Des items banals de la vie courante deviennent de véritables trésors. Ainsi, les livres sont lus et relus jusqu’à ce que les pages soient cornées et humides. La trouvaille d’un livre en français est comme un miracle. Des échanges sont effectués avec d’autres voyageurs, un troc de rêverie.

Vivre comme un nomade

En vivant comme un nomade, on laisse une trace derrière nous. Parfois, c’est un livre que l’on abandonne dans une auberge jeunesse, d’autres fois c’est un chandail oublié, un bas perdu, une marque sur un tableau au fond d’un bar obscur. Une traînée de poudre qui indique notre passage.

Les trouvailles sur le chemin deviennent des talismans. Les pièces de monnaie étrangère semblent avoir plus de valeur que celle que nous avons utilisée toute notre vie. Des figures inconnues sont frappées sur le métal, une histoire à apprendre se trouve inscrite sur ces disques que l’on s’amuse à chercher au sol. S’y ajoutent une panoplie de pierres étincelantes, de coquillages tortillonnant et des plumes colorées. Leur valeur dépasse de loin l’argent qui flotte dans l’océan médiatique de nos comptes en banque. Ce sont des objets qui ont attiré notre curiosité et qui ont enflammé notre imagination.

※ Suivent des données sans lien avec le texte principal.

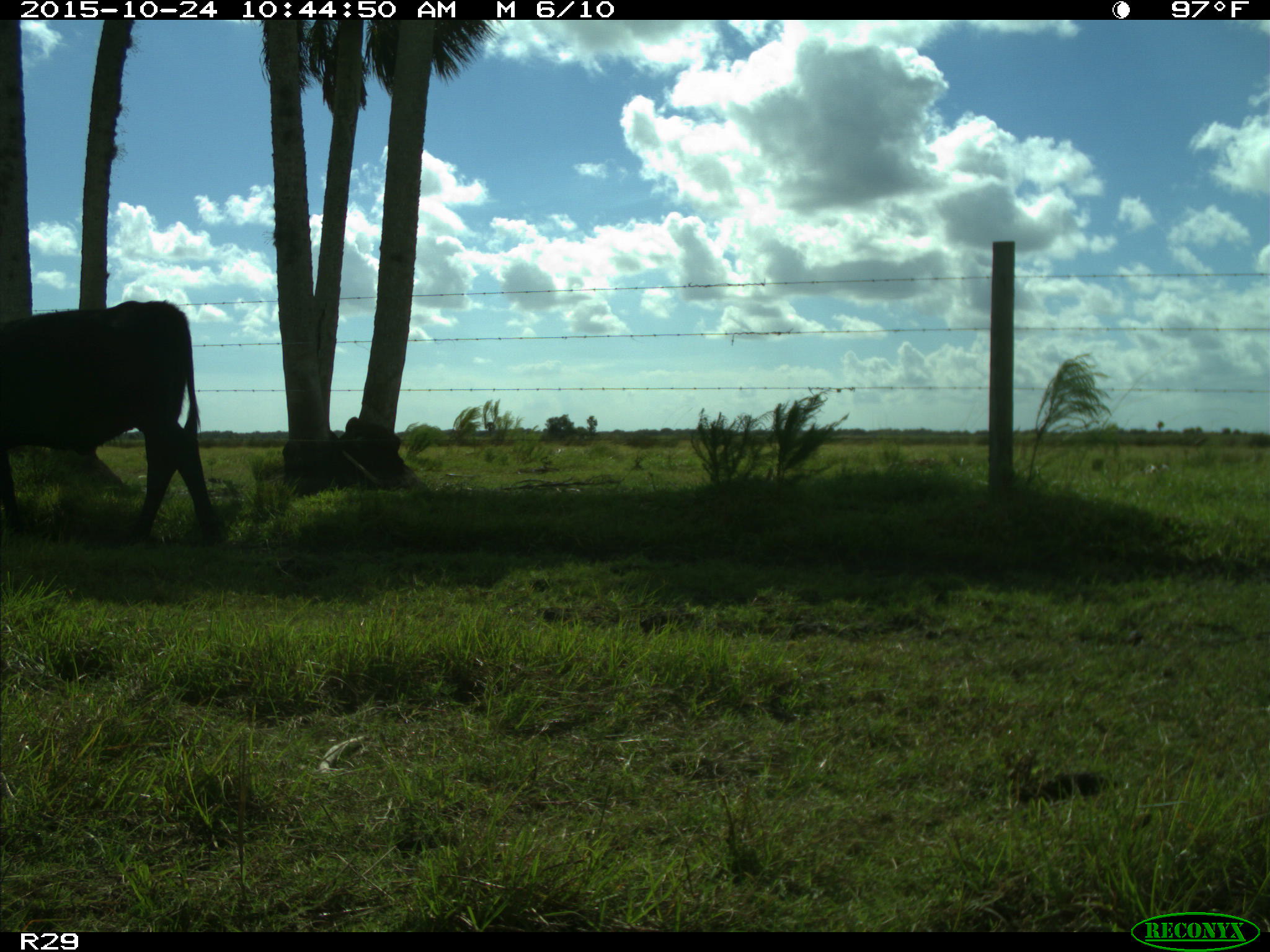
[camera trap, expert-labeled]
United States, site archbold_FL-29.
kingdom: Animalia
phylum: Chordata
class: Mammalia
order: Artiodactyla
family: Bovidae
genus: Bos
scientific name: Bos taurus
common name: domestic cow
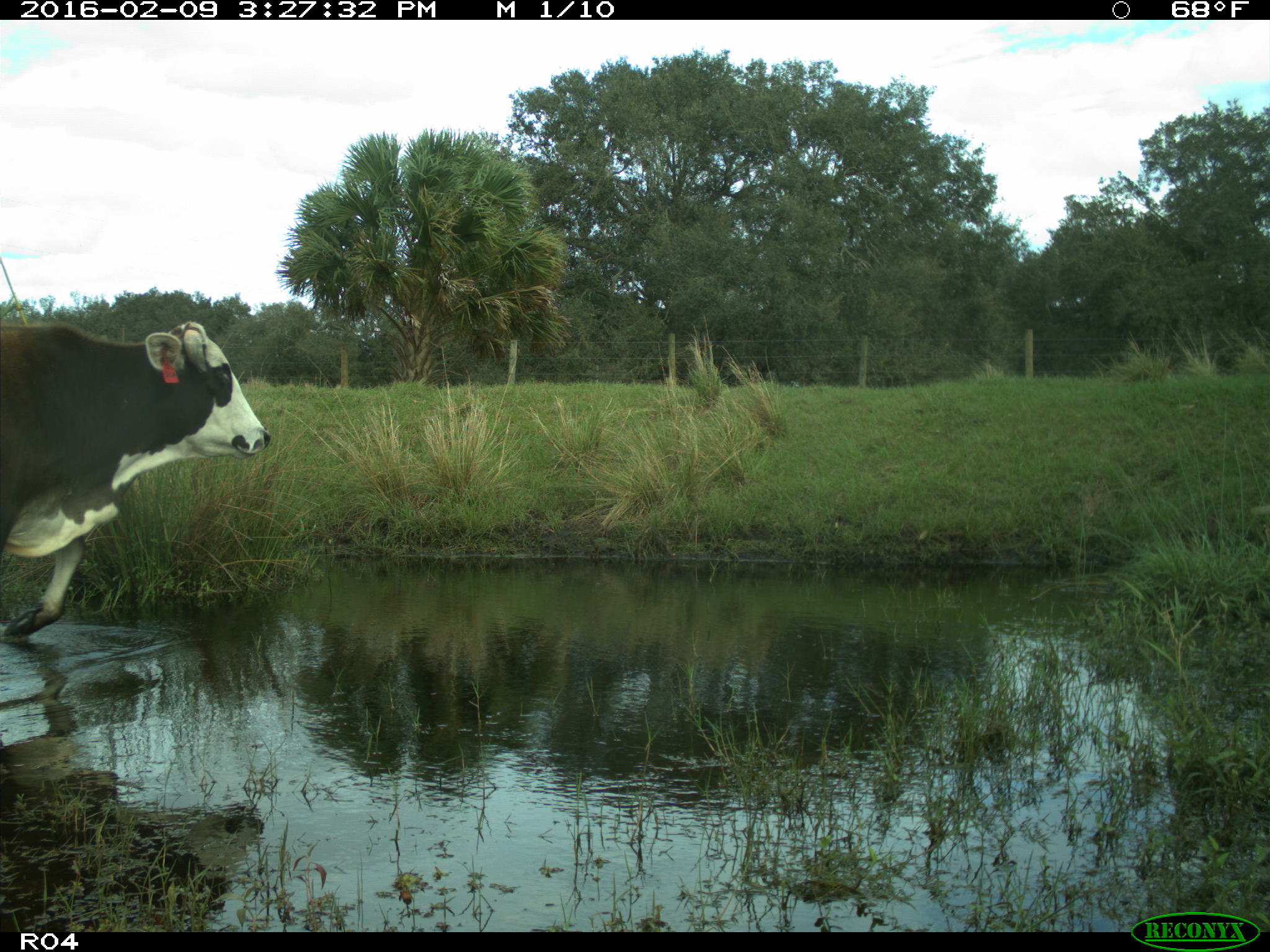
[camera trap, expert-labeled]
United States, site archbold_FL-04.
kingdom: Animalia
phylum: Chordata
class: Mammalia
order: Artiodactyla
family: Bovidae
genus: Bos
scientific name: Bos taurus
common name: domestic cow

Les lieux défilent en peu de temps. Dans certains, on choisit de rester. On s’en imprègne. Des odeurs, des vues et des sensations se structurent dans notre psyché et nous marquent à jamais. On instaure ainsi la règle des 21 jours. Cela prend 21 jours pour notre microcommunauté de deux personnes pour se sentir satisfait d’un endroit. Ce processus se développe comme une table d’hôte dans un restaurant. Au début, nous avons les entrées, c’est là que l’on court en tous sens pour en voir le plus possible. C’est doux sur le palet, mais cela ne remplit pas le ventre. Ensuite, on passe au plat principal, on ralentit tranquillement notre entrain et l’on met la dent sur des morceaux plus denses. C’est le moment pour parler avec les locaux et aller sous les apparences. Découvrir des endroits inusités et sortir des sentiers battus. Enfin, on arrive au dessert. On bouge moins et on incorpore le lieu sous toutes ses facettes. En se balançant dans un hamac ou sous la houle de l’océan, on déguste au compte-gouttes ce mélange sucré et moelleux que l’on veut faire durer. 

Loin des siens

En étant loin des nôtres, on s’attache à des petites choses qu’ils nous ont laissées. Cette lettre qu’elle m’a écrite avant de partir en voyage, celle-là même que j’ai pliée et dépliée des centaines de fois pour en lire le contenu, pour la sentir plus près de moi.  La technologie nous a permis de communiquer à distance, mais le cœur n’y est pas. C’est un palliatif pour les relations. Nous finissons par préférés les lettres écrites. Il y est plus facile de partager ce que l’on ne peut se dire à travers un écran.  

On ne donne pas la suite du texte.